Prepitch: Character integer literals

taylorswift · November 21, 2018, 6:45pm

wait exactly what does this sentence mean? Are you saying the ABI impact of an in-place implementation of this proposal is small enough that it could make it in after Swift 5?

Douglas_Gregor · November 28, 2018, 4:44am

I mean that it’s ABI-additive, so we could stage it in after Swift 5. It’s also much smaller and therefore carries less risk.

Doug

johnno1962 · December 19, 2018, 12:43am

Hi @Douglas_Gregor, I’ve come up with a new implementation using the existing protocols here:

It’s not perfect but could you check it’s the sort of thing that could pass “fixed ABI” muster please. The only additive elements are a couple of new conformances to ExpressibleByUnicodeScalarLiteral for each integer type. Swift5 toolchain here.

A few details on what the new implementation offers: It makes no real distinction between single and double quoted strings except single quoted strings are checked to be a single extended grapheme cluster and double quoted strings can not initialise an integer type without an error. Both can initialise a String, Character or Unicode.Scalar variables and the default type for both literals is String as it is not possible to make a distinction while maintaining compatibility. The default type for ’1’+’1’ is String and it’s value ”11" but '1'+’1' will give the ascii value for ’1’ times two in an integer context. digit - ‘0’ works if digit already has an integer type. The implementation checks for overflows when assigning into Int8 and Int16 but doesn’t make any distinction between signed and unsigned values so var acute: Int8 = ‘é' gives a negative number.

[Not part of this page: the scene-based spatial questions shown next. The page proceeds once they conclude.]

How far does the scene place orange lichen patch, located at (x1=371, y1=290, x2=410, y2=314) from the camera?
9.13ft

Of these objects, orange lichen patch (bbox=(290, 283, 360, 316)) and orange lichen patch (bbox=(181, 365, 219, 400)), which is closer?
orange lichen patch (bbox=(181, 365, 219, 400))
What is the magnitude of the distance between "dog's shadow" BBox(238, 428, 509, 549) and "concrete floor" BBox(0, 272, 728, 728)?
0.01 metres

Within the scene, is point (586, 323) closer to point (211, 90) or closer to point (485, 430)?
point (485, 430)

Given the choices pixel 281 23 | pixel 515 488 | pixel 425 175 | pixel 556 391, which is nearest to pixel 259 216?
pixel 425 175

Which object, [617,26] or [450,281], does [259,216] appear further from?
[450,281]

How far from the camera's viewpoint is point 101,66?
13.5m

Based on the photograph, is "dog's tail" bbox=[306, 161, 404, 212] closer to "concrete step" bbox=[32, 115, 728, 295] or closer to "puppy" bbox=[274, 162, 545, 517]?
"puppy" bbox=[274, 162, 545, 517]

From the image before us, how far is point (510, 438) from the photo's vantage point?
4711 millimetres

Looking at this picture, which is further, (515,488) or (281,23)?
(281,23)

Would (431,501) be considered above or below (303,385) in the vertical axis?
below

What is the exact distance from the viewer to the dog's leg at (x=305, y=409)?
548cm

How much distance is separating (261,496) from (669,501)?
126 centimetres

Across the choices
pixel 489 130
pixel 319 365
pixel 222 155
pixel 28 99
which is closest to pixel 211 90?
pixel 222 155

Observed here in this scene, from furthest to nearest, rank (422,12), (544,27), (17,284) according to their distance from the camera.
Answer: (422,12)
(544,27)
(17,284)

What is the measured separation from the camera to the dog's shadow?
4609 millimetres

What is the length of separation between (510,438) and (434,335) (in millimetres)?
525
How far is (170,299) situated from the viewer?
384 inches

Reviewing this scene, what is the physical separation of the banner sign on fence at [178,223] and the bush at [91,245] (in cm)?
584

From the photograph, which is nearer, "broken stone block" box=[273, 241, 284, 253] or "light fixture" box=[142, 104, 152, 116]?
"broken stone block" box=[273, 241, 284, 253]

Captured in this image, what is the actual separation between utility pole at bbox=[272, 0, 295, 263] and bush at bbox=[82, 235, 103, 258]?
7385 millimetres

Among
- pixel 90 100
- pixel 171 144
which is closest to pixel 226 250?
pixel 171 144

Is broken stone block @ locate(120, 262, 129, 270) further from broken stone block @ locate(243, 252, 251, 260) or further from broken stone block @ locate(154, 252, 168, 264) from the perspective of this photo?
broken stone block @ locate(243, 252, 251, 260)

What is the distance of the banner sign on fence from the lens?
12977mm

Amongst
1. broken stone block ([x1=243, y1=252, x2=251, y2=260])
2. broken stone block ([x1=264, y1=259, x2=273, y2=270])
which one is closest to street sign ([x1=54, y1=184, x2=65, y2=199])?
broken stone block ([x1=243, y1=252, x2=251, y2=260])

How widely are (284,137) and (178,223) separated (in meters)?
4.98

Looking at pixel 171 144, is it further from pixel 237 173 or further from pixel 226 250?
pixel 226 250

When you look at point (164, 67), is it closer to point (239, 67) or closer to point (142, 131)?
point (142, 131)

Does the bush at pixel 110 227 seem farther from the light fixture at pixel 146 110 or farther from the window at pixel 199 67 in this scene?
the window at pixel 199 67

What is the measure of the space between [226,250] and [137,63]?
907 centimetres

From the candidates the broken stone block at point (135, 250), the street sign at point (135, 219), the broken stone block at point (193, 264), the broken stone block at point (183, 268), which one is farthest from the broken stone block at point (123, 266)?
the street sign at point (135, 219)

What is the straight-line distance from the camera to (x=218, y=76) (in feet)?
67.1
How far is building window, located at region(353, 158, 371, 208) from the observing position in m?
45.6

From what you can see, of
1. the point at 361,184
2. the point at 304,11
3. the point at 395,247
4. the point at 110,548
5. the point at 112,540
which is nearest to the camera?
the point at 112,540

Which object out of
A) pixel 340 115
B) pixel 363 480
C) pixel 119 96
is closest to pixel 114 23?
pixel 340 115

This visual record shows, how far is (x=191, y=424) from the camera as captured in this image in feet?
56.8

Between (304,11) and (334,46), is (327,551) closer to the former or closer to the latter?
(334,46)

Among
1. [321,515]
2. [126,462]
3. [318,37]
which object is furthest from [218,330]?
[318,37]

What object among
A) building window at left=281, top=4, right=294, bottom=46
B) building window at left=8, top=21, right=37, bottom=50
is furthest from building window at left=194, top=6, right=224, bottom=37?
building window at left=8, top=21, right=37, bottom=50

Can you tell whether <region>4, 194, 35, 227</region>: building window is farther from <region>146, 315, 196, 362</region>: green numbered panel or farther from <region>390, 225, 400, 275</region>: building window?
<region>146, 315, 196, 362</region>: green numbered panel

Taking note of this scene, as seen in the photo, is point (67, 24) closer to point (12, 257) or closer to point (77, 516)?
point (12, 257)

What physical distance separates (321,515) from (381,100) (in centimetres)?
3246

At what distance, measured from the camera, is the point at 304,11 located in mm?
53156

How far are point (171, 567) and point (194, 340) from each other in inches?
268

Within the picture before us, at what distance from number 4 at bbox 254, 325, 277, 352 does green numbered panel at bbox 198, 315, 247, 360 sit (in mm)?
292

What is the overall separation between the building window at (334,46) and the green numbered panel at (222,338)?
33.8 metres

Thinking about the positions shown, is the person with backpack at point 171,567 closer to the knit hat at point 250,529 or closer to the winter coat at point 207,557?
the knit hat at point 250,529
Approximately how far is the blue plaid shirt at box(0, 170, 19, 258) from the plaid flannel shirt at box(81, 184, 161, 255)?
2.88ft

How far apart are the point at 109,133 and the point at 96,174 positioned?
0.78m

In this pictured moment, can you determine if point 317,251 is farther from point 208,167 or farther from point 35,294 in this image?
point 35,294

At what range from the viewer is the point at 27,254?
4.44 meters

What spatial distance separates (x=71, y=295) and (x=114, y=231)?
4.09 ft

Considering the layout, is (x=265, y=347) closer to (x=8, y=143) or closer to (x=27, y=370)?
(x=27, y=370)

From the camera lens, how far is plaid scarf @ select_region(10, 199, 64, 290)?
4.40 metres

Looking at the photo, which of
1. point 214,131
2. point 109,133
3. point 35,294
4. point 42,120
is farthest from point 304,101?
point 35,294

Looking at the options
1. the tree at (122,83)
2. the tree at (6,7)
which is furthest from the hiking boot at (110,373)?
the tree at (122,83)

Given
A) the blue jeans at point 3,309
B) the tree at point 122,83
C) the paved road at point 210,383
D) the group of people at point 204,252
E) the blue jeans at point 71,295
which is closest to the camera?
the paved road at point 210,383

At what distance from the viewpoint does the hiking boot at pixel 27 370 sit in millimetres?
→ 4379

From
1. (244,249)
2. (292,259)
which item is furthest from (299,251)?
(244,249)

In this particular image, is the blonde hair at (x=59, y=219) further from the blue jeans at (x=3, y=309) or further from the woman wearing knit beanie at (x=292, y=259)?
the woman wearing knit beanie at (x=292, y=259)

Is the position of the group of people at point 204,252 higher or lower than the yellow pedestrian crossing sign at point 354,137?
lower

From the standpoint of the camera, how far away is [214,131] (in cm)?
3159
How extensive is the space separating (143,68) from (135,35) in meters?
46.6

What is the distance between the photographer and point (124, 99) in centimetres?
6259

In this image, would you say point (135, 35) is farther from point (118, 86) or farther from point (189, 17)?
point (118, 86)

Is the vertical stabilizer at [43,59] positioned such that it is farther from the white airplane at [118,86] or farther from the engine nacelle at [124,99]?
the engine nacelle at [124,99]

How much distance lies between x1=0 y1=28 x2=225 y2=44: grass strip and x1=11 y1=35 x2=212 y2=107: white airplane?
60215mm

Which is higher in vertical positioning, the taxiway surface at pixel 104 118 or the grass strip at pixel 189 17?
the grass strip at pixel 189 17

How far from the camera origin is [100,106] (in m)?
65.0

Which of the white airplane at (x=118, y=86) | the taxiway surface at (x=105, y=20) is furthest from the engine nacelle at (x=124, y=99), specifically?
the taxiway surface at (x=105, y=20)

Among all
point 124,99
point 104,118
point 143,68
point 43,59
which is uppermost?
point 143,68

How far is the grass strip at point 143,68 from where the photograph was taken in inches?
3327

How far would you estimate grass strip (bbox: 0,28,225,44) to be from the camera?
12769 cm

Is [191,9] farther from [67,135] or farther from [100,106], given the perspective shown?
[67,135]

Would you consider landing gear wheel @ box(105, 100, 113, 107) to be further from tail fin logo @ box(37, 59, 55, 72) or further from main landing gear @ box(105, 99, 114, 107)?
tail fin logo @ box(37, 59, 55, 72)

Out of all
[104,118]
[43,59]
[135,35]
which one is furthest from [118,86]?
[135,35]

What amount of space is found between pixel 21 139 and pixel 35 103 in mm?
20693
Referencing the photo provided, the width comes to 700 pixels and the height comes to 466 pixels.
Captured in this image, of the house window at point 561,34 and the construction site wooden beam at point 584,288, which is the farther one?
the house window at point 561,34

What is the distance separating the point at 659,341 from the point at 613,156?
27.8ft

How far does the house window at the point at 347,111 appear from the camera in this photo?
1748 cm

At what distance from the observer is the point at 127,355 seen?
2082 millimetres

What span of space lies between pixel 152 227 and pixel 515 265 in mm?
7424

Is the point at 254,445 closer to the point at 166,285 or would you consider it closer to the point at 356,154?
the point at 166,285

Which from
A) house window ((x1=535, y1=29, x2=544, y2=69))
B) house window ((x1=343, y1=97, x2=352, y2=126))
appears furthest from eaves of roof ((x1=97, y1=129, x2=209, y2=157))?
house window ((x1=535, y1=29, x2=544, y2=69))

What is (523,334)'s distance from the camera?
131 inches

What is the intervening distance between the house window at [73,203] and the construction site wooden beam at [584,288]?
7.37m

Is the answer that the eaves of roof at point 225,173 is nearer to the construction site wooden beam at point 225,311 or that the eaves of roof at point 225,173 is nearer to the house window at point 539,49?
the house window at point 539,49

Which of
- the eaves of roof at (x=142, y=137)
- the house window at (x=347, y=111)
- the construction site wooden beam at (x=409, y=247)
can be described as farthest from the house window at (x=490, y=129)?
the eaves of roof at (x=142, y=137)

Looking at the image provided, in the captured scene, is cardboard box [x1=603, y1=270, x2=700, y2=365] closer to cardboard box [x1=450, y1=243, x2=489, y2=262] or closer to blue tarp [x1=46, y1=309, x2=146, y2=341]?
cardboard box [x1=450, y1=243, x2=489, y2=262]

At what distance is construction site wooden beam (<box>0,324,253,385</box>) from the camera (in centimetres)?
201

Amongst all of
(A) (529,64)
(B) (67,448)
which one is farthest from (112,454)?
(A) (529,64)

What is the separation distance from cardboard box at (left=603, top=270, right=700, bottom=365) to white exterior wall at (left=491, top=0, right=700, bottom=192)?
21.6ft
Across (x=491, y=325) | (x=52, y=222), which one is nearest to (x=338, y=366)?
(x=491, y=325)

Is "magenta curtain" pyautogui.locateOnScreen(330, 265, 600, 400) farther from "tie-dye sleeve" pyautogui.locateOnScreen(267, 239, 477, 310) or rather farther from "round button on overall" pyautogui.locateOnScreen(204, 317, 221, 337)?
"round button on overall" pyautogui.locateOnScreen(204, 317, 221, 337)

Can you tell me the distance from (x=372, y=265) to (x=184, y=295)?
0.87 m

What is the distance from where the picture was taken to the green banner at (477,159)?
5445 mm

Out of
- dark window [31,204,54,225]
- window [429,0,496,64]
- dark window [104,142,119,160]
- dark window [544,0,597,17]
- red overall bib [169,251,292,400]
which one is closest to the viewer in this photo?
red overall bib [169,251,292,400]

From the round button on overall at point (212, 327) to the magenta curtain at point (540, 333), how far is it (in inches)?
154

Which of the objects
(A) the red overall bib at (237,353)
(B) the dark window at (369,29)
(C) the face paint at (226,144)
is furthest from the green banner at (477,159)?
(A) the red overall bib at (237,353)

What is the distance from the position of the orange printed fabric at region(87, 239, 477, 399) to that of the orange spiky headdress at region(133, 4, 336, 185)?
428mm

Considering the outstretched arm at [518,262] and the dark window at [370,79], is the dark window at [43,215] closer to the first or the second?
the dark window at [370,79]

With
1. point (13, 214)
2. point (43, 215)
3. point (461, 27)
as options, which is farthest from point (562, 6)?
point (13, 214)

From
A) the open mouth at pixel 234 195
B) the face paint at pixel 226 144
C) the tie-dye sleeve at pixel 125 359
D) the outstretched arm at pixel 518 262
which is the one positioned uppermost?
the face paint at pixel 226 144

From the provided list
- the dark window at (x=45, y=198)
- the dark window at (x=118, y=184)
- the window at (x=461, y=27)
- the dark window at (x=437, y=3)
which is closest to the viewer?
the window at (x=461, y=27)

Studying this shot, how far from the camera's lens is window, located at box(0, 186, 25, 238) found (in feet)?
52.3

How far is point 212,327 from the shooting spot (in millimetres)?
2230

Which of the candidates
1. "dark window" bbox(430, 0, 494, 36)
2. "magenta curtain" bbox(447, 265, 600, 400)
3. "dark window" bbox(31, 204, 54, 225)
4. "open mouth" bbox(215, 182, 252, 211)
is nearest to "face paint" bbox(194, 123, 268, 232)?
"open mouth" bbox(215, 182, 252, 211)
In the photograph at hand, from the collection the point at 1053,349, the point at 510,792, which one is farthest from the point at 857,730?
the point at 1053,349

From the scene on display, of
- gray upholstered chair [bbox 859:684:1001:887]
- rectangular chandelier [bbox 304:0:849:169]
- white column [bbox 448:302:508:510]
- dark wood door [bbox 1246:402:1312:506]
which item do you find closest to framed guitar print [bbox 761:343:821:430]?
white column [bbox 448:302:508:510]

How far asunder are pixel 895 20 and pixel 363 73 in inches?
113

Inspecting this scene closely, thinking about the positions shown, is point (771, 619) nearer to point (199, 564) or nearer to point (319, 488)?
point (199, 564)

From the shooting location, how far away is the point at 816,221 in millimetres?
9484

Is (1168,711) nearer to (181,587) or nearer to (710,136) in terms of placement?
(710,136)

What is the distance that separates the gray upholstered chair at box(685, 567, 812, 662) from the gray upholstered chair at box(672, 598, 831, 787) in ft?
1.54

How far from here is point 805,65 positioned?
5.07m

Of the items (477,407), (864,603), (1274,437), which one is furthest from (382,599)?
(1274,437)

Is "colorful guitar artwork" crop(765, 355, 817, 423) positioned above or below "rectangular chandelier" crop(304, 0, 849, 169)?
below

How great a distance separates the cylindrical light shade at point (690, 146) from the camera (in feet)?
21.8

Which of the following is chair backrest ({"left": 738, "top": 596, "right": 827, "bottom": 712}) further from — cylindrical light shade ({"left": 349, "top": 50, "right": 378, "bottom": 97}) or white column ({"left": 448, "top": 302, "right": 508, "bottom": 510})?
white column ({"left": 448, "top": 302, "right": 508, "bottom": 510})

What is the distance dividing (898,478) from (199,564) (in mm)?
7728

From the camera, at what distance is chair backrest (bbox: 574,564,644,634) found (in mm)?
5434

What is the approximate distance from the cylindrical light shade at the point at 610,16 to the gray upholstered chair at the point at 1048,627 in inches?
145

So, all in all the new implementation has all the features of the previous implementation though it is a little looser. It is certainly a good deal simpler at only 60-odd changed lines.

dwaite · December 20, 2018, 6:29am

I don't think anyone suggested adding multiple encodings. @johnno1962's example includes a Latin 1 character simply because Unicode code points that fit into one byte are equivalent to Latin 1. It obviously won't work for any other encoding (unless you count ASCII) because Unicode only has this particular relationship with Latin 1.

Is that desirable though? All serialized text has an encoding of some sort - be it ASCII, Latin-1, EBCDIC, UTF-8, etc. As soon as you stop working in terms of characters, you have to start dealing with this.

If I had

let a:UInt8 = 'å'

in my code, the default would be to assume I'm doing a binary comparison as latin-1 text?

If I was instead trying to compare against UTF-8 text, this code should not compile - but instead it will compile and work only when it matches portions of UTF-8 encoded codepoints.

Avi · December 20, 2018, 7:16am

Disclaimer: I have been following the discussion, but I'm no expert.

I think that the intent is if you initialize a type of UInt8, it's an integer from that point on. It's not an a with a funny circle (sorry I don't know the character name). So you're not using it as a character of any sort after initialization. Initialization is just a funny spelling of whatever the Latin-1 or ASCII value of that character is, but it's not a representation of the character. The semantic meaning is lost to the compiler at that point.

michelf · December 20, 2018, 12:42pm

Indeed, if you were comparing 'å' as UInt8 with a byte from a UTF-8 string, it wouldn't work because you are comparing a unicode scalar to a code unit and they aren't equivalent for UTF-8 code units above 127. We could make the character literal an error in this situation. That might help people working with UTF-8 code units, but it'll also be a hindrance to those working with binary formats where the Latin-1 visualisation is commonly used for byte-based signatures.

If we had a distinct type specifically meant to represent UTF-8 code units (similar to UnicodeScalar), then it'd certainly make sense to make this an error. But UInt8 is an integer and I'm not sure it'd be appropriate to restrict it to UTF-8 semantics.

taylorswift · January 1, 2019, 9:25pm

tell me if i’m wrong but can we not do what you described and add back the restrictions at the type checker level? The type checker should have enough information to know if a single quoted literal or double quoted literal belongs in a given context,, and that should all take place before ABI ever gets involved. Like i said before, we can keep all the old entry points but just make it so they never actually get used when they shouldn’t, because this proposal shouldn’t affect how Swift programs run at all, just how they’re written.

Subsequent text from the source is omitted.